Edith’s bower was the usual scene of these domestic concerts; and there the long, sweet summer evenings glided away in happiness, that the ’queen of that bower ’—as Henrich had named her—had never known since the last evening that she spent there with her brother. She began to wonder why she had hitherto associated none but melancholy ideas with the lovely spot; and to find that it was possible to feel even gay and light-hearted while surrounded by Henrich’s flowers, and looking on Fingal’s grave. How strange it seemed—and yet, how pleasant! A new existence seemed opening before Edith’s soul; and life no longer appeared a dreary pilgrimage, which duty alone could render interesting. The powers of her mind also received a fresh impulse from the society of the cultivated Englishman, and was drawn out in a manner as agreeable as it was new. Roger had brought from his native land a collection of books, which, though small in number, seemed to Edith a perfect library; and all were offered for her perusal.
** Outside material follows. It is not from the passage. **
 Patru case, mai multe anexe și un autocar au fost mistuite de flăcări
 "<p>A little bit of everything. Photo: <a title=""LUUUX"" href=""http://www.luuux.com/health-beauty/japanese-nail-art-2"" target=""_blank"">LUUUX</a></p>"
Several of them were, of course, on controversial and doctrinal subjects; and these she was able to understand and to appreciate: but among these graver and more abstruse treatises, were some of a more attractive nature—some volumes of foreign travel, and ancient legends, and heart-stirring poetry, in which the soul of Edith reveled, as in a garden of new and fragrant flowers.
It was a fresh, and a very rich enjoyment to one who had known so few literary pleasures, to pore over these volumes, and find her own vivid thoughts and wild imaginings set before her in all the captivating colors of poetry and fiction; or to follow the wanderings of travelers through the civilized and enlightened countries of the old continent, and learn from books those manners and customs of refined life, which, in all human probability, it would never be her lot to witness. But this enjoyment was more than doubled when Roger took the book, and—as he often did—read to her and her mother while they sat at their work in Edith’s bower in the heat of the day; and if the younger listener did occasionally pause in her occupation, and forget to ply her needle while she looked up at the fine expressive countenance of the reader, she may be pardoned; for the voice and the expression were in such perfect unison, that the one added greatly to the effect of the other.
Perhaps these days of peaceful intercourse, and growing, but unacknowledged, affection, were among the happiest of Edith’s checkered life: certain it is that, in after days of trial and difficulty, she looked back upon them as on some green and sunny spot in the varied field of memory.
But they could not last for ever. Days and weeks passed by, and Edith was too happy in the present to occupy herself much about the future. But her parents thought of it for her; and Roger thought of it for her, and for himself. Her graceful manners and appearance had attracted him on his first acquaintance with her, and the favorable impression had been strengthened from day to day, as he acquired a more intimate knowledge of her thoughtful character and amiable temper: and it was not long ere he felt that his future happiness in life depended on her returning those sentiments with which she had inspired him.